Bouten (1991) measured the extinction of continuous microwaves to quantify rain interception. A transmission measurement (Figure 1) was used similar to the gamma-ray attenuation method. In a transmitter antenna a continuous electromagnetic wave was generated and sent through a forest section and detected by a receiving antenna. The wave energy attenuation increases when water is present since electromagnetic waves induces currents in conducting media, and thereby creates heat,. The microwave attenuation was related to an amount of water on the canopies using calibration measurements. According to Bouten this method can only be used to measure interception of liquid water (Lundberg, 1993).

Figure 1. Schematic illustration of a transmission measurement through a forest section.

All existing methods for snow interception measurements have certain drawbacks, as for example low accuracy or poor time resolution. New approaches are thus needed in order to improve models involving the interception evaporation process further.

****************************************

> Required work
(A) According to the interception passage, why does the attenuation of the microwave energy increase when water is present? Answer in one to three sentences.
(B) Answer these questions from the interception passage:
(i) In what year was Bouten's microwave study published?
(ii) What does Figure 1 show?
(iii) Which two drawbacks of existing snow interception methods are given as examples?
(C) List every limitation of measurement methods that the interception passage mentions.
The rows below play no part in this work.

Entries on finding named things:
****************************************

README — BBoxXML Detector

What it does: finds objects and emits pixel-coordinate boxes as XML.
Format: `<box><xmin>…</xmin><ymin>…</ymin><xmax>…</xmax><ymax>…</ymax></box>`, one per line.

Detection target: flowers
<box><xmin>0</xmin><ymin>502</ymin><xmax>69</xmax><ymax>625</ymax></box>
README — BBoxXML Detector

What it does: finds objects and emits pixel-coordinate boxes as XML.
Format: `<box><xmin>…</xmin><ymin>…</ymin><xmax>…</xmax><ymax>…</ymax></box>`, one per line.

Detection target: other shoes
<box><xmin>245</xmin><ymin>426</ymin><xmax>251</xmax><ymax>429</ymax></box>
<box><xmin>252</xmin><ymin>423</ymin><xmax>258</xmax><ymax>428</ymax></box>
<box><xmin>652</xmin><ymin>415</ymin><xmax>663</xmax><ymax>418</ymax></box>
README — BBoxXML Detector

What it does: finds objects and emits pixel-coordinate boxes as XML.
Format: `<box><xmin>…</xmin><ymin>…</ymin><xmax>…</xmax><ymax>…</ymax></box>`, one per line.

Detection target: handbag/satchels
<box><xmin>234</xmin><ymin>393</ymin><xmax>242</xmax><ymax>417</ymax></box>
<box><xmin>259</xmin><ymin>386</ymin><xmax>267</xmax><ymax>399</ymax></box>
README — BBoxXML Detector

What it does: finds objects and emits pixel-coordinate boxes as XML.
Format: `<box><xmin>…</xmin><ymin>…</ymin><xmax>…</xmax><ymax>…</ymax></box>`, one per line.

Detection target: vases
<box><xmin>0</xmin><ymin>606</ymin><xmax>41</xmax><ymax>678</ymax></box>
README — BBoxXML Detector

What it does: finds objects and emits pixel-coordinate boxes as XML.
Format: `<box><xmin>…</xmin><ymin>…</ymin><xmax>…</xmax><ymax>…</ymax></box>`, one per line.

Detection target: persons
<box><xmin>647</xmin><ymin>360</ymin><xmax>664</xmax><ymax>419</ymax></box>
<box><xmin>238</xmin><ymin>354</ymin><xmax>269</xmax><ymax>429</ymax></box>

****************************************

> Task-by-task answers
(A) Electromagnetic waves induce currents in conducting media such as water, and those currents create heat. This takes energy from the wave, so more water means stronger attenuation.

(B)
(i) 1991
(ii) A schematic illustration of a transmission measurement through a forest section.
(iii) Low accuracy and poor time resolution.

(C)
- Bouten's microwave method can measure interception of liquid water only.
- Existing snow interception methods can have low accuracy.
- Existing snow interception methods can have poor time resolution.